JOHANNESBURG (miningweekly.com) – Vancouver-based Lucara Diamond Corp, which made history last month by unearthing the largest diamond the world has seen in a century, plans to spend between $15-million and $18-million on an additional large diamond recovery process at its Karowe mine, in Botswana.
The current process circuit has been designed to recover diamonds of up to 1 000 ct, but based on the recent recoveries of very large diamonds, and the expected continuation of recoveries of exceptionally large diamonds in the south lobe, Lucara said on Wednesday that it would integrate an additional large diamond recovery process.

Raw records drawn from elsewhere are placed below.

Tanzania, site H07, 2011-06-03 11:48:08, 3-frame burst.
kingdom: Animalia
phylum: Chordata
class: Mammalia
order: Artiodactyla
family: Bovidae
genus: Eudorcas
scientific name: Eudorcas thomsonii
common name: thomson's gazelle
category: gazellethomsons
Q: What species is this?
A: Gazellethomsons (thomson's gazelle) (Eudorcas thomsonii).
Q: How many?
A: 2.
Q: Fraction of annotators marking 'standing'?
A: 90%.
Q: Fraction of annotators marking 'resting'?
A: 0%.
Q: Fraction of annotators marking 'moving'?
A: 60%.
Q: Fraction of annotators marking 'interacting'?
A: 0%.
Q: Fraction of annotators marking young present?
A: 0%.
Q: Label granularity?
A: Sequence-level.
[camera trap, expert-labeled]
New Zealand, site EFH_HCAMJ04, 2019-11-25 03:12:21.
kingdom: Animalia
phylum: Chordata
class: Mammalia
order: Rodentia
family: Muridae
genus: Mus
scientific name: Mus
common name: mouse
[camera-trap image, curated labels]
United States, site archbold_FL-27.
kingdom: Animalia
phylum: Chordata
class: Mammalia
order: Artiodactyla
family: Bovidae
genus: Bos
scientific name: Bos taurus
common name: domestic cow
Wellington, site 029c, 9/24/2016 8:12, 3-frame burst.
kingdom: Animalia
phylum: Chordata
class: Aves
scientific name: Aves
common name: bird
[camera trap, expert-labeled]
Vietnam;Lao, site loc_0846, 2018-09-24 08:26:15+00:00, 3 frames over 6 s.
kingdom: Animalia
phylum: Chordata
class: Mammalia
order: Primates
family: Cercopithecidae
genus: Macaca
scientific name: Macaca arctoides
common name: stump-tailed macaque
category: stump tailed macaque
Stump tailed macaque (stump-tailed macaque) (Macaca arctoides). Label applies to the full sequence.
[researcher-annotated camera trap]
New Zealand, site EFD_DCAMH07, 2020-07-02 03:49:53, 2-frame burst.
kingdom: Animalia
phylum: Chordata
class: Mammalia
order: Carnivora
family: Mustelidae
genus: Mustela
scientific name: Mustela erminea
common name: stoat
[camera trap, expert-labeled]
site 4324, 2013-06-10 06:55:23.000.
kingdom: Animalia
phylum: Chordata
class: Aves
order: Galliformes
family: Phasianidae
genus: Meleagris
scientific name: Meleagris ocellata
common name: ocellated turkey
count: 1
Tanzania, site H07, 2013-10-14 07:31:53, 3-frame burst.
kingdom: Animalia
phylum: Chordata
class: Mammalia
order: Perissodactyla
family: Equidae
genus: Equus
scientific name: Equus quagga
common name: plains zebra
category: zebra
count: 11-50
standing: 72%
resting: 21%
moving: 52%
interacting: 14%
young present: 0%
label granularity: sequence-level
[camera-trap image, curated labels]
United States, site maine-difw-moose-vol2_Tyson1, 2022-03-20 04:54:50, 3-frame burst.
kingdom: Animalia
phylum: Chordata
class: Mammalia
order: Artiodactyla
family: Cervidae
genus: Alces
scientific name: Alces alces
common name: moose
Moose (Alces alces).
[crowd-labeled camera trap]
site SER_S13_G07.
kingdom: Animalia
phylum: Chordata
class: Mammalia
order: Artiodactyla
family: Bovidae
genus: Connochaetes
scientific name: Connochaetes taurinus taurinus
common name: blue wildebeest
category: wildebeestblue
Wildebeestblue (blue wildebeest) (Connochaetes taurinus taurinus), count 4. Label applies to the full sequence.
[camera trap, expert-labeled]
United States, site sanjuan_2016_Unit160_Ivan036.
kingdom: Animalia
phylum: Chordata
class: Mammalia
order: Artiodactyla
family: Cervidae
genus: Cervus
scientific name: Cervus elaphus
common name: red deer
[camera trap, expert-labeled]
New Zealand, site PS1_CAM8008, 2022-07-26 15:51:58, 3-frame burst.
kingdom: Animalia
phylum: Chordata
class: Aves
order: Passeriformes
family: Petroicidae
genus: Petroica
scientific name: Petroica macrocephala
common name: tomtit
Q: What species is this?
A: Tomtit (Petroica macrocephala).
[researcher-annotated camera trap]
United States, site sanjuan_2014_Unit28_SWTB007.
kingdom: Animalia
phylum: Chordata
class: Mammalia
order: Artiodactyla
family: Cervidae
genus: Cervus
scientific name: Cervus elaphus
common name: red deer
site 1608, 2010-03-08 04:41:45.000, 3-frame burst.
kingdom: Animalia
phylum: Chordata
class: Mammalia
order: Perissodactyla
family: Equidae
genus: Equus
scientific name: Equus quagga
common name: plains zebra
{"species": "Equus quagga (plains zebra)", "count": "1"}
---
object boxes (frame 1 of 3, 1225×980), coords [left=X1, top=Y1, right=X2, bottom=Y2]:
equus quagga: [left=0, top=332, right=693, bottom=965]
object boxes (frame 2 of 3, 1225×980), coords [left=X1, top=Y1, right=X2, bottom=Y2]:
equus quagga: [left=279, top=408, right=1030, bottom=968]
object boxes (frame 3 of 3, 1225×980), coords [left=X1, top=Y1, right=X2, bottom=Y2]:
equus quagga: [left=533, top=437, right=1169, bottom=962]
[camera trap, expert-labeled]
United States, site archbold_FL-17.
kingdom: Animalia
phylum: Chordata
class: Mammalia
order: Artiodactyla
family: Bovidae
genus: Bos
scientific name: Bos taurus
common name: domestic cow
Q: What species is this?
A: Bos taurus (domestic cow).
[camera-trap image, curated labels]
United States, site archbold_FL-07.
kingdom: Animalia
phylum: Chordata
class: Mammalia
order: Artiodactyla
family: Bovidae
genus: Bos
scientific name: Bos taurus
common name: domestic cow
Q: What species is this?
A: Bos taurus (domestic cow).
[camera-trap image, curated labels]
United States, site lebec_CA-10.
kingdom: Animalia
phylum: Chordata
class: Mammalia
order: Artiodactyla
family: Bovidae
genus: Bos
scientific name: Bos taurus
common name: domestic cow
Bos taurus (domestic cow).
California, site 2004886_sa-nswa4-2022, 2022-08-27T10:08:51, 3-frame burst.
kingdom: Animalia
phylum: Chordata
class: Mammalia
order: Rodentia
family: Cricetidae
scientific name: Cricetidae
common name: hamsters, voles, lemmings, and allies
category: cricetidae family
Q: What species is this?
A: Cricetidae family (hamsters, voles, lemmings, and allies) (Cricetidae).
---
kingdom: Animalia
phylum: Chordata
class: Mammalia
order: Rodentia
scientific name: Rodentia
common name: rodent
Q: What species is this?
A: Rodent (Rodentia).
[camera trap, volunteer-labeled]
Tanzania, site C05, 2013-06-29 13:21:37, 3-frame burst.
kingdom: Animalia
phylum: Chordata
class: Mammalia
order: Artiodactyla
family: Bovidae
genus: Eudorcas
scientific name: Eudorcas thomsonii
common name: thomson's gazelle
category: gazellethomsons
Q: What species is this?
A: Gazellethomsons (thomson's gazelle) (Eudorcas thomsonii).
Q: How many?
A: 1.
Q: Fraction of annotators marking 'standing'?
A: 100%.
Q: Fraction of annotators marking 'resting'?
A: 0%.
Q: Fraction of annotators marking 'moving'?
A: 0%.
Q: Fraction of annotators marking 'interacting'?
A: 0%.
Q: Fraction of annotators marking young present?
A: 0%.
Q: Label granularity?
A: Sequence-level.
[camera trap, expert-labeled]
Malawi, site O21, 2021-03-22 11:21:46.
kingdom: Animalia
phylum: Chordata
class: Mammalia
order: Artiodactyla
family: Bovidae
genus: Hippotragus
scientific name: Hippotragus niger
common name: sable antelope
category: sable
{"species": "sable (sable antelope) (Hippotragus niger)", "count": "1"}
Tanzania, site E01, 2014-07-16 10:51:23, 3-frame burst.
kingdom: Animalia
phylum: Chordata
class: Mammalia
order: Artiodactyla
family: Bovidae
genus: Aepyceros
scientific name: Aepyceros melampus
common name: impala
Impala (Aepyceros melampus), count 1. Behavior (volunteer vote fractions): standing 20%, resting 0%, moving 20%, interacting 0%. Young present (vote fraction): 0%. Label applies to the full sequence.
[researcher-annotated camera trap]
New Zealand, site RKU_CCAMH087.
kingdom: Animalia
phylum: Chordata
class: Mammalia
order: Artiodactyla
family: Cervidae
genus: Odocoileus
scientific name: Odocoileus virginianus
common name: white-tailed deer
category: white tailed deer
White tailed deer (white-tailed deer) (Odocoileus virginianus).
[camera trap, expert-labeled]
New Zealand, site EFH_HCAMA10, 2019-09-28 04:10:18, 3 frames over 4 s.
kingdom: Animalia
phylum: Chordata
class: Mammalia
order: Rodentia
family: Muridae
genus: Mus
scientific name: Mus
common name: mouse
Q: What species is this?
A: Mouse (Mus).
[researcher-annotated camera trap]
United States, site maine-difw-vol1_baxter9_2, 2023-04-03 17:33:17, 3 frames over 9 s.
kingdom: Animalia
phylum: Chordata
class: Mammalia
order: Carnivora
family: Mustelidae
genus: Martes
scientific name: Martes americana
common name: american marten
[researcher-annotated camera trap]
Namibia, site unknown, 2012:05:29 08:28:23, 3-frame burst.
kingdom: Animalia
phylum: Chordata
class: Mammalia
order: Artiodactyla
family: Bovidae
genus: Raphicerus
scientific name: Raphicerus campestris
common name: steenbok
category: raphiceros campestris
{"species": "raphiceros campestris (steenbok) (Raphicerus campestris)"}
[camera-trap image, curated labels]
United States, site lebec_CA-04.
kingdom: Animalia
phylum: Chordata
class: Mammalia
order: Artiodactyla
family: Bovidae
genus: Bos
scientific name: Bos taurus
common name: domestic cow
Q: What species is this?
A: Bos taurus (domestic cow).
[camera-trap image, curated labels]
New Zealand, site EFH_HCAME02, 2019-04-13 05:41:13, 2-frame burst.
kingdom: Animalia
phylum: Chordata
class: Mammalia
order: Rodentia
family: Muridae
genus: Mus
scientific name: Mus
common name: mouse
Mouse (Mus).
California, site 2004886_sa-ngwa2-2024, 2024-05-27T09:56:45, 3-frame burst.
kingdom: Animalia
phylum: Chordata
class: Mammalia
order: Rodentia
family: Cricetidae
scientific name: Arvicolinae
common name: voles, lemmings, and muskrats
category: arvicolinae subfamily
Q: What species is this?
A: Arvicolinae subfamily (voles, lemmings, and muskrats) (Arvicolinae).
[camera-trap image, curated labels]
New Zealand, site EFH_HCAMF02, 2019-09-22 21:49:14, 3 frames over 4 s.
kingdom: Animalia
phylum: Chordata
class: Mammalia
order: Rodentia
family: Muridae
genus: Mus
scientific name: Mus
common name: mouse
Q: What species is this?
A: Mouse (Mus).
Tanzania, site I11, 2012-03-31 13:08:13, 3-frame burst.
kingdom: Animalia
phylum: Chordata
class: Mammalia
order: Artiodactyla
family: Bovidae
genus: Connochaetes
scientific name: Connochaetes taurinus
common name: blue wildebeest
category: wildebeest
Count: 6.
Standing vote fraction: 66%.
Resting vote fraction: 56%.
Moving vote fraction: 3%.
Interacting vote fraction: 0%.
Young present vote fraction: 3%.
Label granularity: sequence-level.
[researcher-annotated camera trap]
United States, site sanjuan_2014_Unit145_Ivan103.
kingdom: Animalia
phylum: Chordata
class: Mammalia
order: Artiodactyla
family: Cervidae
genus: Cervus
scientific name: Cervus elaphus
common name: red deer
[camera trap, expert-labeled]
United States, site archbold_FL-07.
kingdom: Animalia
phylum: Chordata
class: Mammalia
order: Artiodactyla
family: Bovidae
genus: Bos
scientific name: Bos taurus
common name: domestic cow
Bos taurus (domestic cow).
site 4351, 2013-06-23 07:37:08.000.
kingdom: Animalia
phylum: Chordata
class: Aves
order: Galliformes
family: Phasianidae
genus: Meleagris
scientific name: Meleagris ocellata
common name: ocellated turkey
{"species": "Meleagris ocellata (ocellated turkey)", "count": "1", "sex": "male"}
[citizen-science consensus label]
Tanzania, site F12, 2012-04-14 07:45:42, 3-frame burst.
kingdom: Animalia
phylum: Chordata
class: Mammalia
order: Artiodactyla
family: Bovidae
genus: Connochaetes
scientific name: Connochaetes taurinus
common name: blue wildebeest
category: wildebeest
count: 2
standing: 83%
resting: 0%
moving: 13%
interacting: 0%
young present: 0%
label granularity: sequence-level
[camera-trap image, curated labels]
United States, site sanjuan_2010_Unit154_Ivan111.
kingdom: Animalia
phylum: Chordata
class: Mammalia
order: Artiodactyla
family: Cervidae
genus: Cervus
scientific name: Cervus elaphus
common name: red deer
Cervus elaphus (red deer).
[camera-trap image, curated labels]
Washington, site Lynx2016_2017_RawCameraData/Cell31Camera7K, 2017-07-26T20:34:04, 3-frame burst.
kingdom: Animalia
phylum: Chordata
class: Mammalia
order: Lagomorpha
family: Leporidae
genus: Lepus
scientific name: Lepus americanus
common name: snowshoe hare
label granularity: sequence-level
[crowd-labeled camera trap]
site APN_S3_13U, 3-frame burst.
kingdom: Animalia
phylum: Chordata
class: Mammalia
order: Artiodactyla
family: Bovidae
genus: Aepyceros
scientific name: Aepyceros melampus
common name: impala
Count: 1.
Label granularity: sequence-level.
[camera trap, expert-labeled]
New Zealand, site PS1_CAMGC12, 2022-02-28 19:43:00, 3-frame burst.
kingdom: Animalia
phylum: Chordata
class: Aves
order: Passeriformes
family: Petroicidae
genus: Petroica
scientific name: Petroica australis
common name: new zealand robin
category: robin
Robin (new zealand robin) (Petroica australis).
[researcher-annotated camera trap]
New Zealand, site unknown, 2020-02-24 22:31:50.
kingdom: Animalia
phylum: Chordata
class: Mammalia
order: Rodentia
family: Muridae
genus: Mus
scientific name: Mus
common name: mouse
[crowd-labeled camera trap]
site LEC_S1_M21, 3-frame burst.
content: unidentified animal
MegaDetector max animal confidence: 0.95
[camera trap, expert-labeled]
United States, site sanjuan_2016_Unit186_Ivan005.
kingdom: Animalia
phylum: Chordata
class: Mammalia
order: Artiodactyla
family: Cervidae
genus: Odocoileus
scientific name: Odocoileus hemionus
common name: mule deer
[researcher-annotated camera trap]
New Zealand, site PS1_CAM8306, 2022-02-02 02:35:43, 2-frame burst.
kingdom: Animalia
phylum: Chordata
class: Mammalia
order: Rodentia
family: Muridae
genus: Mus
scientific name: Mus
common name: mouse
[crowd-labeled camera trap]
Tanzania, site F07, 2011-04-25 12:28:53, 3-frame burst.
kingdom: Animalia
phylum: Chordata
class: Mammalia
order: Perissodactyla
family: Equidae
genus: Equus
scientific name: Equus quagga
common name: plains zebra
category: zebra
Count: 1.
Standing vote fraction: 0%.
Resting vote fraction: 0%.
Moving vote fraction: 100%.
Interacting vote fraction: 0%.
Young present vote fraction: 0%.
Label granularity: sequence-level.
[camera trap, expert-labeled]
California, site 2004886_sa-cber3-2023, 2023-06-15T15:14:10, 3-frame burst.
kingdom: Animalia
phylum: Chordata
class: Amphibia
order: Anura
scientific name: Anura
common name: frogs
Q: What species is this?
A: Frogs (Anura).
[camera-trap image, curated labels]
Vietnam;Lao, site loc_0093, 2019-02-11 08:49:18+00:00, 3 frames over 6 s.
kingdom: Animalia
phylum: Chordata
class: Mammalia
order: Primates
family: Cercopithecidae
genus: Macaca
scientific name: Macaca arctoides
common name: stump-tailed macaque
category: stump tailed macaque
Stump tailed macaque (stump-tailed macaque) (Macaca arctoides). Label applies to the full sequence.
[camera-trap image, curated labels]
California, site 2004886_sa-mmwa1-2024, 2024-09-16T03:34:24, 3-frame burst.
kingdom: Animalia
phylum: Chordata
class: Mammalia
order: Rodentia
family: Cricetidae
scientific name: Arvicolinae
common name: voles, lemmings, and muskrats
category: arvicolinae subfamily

Lucara recently unearthed a 1 111 ct diamond, which is second only to the 3 106 ct found in South Africa in 1905, as well as an 813 ct stone and a 374 ct stone. These diamonds were recovered from the prolific south lobe, which would be the company’s focus in 2016.
Lucara reported that the Karowe mine was forecast to treat between 2.2-million and 2.4-million tonnes of ore in 2016, producing about 350 000 ct of diamonds. Up to 60% of material would come from the south lobe. Karowe was forecast to mine between 13 t and 14 t of waste in the year.
The company has forecast diamond revenue of between $200-million and $220-million for 2016, which was in line with its forecast revenue for 2015. However, the 2016 forecast excluded the sale of high-value exceptional diamonds, including the large diamonds recently recovered.
“Although the company has recovered exceptionally high-value stones from the mine and is now focused on the high-value south lobe, it is unable to predict when these diamonds will be recovered and sold. The company, therefore, considers sales from these diamonds as additional revenue to the baseline $200-million to $220-million revenue forecast, which has the potential to significantly increase annual cash flows,” Lucara stated.
CEO William Lamb said last week that Lucara would want more than $60-million for its 1 111 ct diamond. The company has already rejected a $40-million offer for the diamond, newswire Bloomberg reports.
Lucara expected its cash costs to be between $33.5/t and $36.5/t of ore treated. This is an expected increase from the forecast operating cash costs for 2015, owing to investment in changes to the process plant facilities to improve large diamond recovery and to process harder material from deeper in the south lobe. Higher power costs and a consumer price index increase of about 4% in Botswana would also increase cash costs.
Meanwhile, Lucara also announced that it would stop semi-annual dividend payments in lieu of a quarterly dividend pay-out. The company would introduce a progressive dividend policy in 2016, with the aim of maintaining or increasing the Canadian dollar dividends per share paid each year on a quarterly basis. In 2016, the company planned to declare a yearly dividend of C$0.06 a share, which would be paid in four equal payments at the end of each financial quarter.
Lamb said that the progressive dividend policy was the result of Lucara delivering strong cash flows.